In fact, one of the chief impressions created by the reading of this book is of the way in which the simple, fundamental messages of the gospel can be discerned directly or impliedly in all the sayings of Jesus. For this reason the value of the book will be extended beyond the brethren and sisters to all thoughtful searchers after the truth of God’s word who have the patience to look for the real message behind the use of figures of speech.

Equally with the doctrinal import of the parables bro. Carter drives the moral lessons home. The short exposition of the parable of the Hidden Treasure will cause most honest readers to stop and wonder just how far their lives are devoted whole-heartedly and joyfully to their discipleship, and how far perhaps there may still be a hankering after other treasures than “the knowledge of the glory of God”. The parable of the Mote and the Beam is used to draw attention to the dangers of hypocrisy, of acting a part, to which, bro. Carter adds, “the religious life is peculiarly liable”. And in connection with the parable of the Unjust Steward the question is asked, “Are we today in no danger of copying the unjust steward by lowering the demands the Lord has made—in commercial dealings, in moral life, in the stewardship of God’s grace?” Sentiments such as these will repay thought by each of us.

The setting of the parables in the scenes of everyday life is vividly brought out. Christ’s sayings about salt, which are the first to be considered are enlivened by the reminder that “the fishermen among Christ’s hearers knew how quickly their harvest of the sea corrupted unless taken to the pickling vats of Bethsaida”. The parable of the Tares is likewise elucidated by a reference to farming custom in Palestine. Similarly the Old Testament background of many of the parables is not overlooked: the parable of the Bridegroom takes us back to the beautiful figure in which Isaiah presents Israel as betrothed to the Lord her maker; the Parable of the Wineskins to the vineyard of the Lord; and even the parable of the Sower finds an echo in the words of Hosea. Many of the parables were spoken against the Pharisees. Simon was made to see himself as he really was by being compelled to answer the simple question postulated by Jesus in the parable of the Two Debtors. This aspect receives, too, proper consideration.

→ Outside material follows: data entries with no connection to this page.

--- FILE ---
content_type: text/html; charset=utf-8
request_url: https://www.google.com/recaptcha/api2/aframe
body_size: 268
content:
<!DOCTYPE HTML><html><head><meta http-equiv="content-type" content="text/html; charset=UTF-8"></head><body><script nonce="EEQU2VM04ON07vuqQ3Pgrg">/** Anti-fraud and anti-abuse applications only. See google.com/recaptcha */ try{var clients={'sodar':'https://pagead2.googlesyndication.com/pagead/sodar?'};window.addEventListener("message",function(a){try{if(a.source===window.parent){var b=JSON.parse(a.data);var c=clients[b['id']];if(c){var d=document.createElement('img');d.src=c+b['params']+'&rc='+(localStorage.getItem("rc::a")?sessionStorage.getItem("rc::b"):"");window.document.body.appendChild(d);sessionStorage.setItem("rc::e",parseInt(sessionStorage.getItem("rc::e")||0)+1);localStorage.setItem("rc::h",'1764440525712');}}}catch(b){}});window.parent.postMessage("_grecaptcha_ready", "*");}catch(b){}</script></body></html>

Here, then, is a book which will repay reading and meditation by all. It is easy to read, and for those who have only the time or inclination to read a very little at one session the study of the exposition of one parable each day (80 sayings are dealt with in just over 250 pages, and the longest does not occupy more than eight pages) would be well worth while. And having read, let us all lay to heart the lessons of those sayings, and try to apply them with understanding and discernment to the issues of our daily lives.